• **Your goal**
Repeat the entire listing exactly.

--- start Excerpted data ---

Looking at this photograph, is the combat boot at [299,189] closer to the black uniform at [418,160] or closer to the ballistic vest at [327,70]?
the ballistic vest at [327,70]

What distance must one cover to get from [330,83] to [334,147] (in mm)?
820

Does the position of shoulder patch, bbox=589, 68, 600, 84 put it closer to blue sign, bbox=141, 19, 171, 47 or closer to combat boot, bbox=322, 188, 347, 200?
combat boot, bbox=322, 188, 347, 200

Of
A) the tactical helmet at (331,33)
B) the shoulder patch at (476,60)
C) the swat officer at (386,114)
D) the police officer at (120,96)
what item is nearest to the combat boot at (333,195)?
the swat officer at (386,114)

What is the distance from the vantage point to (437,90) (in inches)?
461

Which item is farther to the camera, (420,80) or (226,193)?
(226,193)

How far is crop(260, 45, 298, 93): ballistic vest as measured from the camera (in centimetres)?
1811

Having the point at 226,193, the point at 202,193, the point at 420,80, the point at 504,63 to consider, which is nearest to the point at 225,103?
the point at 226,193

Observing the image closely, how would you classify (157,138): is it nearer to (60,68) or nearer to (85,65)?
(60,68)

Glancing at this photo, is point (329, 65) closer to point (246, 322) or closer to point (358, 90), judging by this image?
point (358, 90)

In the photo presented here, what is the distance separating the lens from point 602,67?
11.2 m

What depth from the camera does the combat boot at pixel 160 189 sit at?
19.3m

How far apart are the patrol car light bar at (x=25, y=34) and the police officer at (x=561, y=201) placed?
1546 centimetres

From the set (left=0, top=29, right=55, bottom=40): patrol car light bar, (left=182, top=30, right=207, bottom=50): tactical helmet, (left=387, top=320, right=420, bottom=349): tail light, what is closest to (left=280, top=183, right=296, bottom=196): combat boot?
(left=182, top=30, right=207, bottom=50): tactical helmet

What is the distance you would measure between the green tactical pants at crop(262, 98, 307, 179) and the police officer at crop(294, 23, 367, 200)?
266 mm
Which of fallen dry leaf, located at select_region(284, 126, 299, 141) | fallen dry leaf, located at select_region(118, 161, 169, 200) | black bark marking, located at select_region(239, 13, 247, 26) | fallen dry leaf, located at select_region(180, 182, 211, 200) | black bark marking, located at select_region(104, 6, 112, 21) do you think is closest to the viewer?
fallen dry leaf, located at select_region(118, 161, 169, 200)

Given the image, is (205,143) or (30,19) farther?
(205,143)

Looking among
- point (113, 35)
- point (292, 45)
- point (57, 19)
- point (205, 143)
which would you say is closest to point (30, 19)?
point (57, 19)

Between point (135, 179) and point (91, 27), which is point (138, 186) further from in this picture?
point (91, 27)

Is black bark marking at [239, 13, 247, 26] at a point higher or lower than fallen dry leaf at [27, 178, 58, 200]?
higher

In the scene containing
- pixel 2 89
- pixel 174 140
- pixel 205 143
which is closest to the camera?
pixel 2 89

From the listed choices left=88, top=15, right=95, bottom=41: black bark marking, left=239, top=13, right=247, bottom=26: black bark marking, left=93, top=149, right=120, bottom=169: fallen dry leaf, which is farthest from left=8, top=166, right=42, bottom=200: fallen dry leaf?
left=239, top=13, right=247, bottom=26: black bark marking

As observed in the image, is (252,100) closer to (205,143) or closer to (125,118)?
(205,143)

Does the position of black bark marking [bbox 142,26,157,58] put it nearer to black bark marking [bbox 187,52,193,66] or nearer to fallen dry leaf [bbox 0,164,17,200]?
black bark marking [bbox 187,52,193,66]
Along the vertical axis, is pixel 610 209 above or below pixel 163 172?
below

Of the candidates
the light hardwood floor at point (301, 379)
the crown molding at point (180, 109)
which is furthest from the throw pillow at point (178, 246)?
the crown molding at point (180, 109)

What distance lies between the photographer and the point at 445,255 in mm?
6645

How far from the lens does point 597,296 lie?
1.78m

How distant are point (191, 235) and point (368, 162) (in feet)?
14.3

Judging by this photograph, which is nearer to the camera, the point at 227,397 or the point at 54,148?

--- end Excerpted data ---

• **Answer**
Looking at this photograph, is the combat boot at [299,189] closer to the black uniform at [418,160] or closer to the ballistic vest at [327,70]?
the ballistic vest at [327,70]

What distance must one cover to get from [330,83] to [334,147] (in mm)?
820

Does the position of shoulder patch, bbox=589, 68, 600, 84 put it closer to blue sign, bbox=141, 19, 171, 47 or closer to combat boot, bbox=322, 188, 347, 200?
combat boot, bbox=322, 188, 347, 200

Of
A) the tactical helmet at (331,33)
B) the shoulder patch at (476,60)
C) the swat officer at (386,114)
D) the police officer at (120,96)
what item is nearest to the combat boot at (333,195)?
the swat officer at (386,114)

What is the distance from the vantage point to (437,90) (in inches)?
461

Which item is farther to the camera, (420,80) or (226,193)?
(226,193)

How far is crop(260, 45, 298, 93): ballistic vest as measured from the camera (in centimetres)?
1811

Having the point at 226,193, the point at 202,193, the point at 420,80, the point at 504,63 to consider, which is nearest to the point at 225,103?
the point at 226,193

Observing the image closely, how would you classify (157,138): is it nearer to (60,68) or nearer to (85,65)?
(60,68)

Glancing at this photo, is point (329, 65) closer to point (246, 322) or closer to point (358, 90), judging by this image?
point (358, 90)

In the photo presented here, what is the distance separating the lens from point 602,67?
11.2 m

What depth from the camera does the combat boot at pixel 160 189 sit at?
19.3m

How far apart are the patrol car light bar at (x=25, y=34) and the police officer at (x=561, y=201) placed?
1546 centimetres

From the set (left=0, top=29, right=55, bottom=40): patrol car light bar, (left=182, top=30, right=207, bottom=50): tactical helmet, (left=387, top=320, right=420, bottom=349): tail light, what is closest to (left=280, top=183, right=296, bottom=196): combat boot?
(left=182, top=30, right=207, bottom=50): tactical helmet

What is the distance you would measure between the green tactical pants at crop(262, 98, 307, 179) and the police officer at crop(294, 23, 367, 200)?
266 mm
Which of fallen dry leaf, located at select_region(284, 126, 299, 141) | fallen dry leaf, located at select_region(118, 161, 169, 200) | black bark marking, located at select_region(239, 13, 247, 26) | fallen dry leaf, located at select_region(180, 182, 211, 200) | black bark marking, located at select_region(104, 6, 112, 21) do you think is closest to the viewer?
fallen dry leaf, located at select_region(118, 161, 169, 200)

Given the image, is (205,143) or (30,19) farther?
(205,143)

Looking among
- point (113, 35)
- point (292, 45)
- point (57, 19)
- point (205, 143)
which would you say is closest to point (30, 19)?
point (57, 19)

Between point (135, 179) and point (91, 27), which is point (138, 186) further from in this picture?
point (91, 27)

Is black bark marking at [239, 13, 247, 26] at a point higher or lower than fallen dry leaf at [27, 178, 58, 200]?
higher

In the scene containing
- pixel 2 89
- pixel 174 140
- pixel 205 143
which is closest to the camera?
pixel 2 89

From the listed choices left=88, top=15, right=95, bottom=41: black bark marking, left=239, top=13, right=247, bottom=26: black bark marking, left=93, top=149, right=120, bottom=169: fallen dry leaf, which is farthest from left=8, top=166, right=42, bottom=200: fallen dry leaf?
left=239, top=13, right=247, bottom=26: black bark marking

As observed in the image, is (252,100) closer to (205,143) or closer to (125,118)?
(205,143)

Does the position of black bark marking [bbox 142,26,157,58] put it nearer to black bark marking [bbox 187,52,193,66] or nearer to fallen dry leaf [bbox 0,164,17,200]?
black bark marking [bbox 187,52,193,66]
Along the vertical axis, is pixel 610 209 above or below pixel 163 172?
below

Of the candidates
the light hardwood floor at point (301, 379)
the crown molding at point (180, 109)
which is furthest from the throw pillow at point (178, 246)?
the crown molding at point (180, 109)

What distance lies between the photographer and the point at 445,255 in mm?
6645

How far from the lens does point 597,296 lie?
1.78m

How distant are point (191, 235) and point (368, 162) (in feet)?
14.3

Judging by this photograph, which is nearer to the camera, the point at 227,397 or the point at 54,148?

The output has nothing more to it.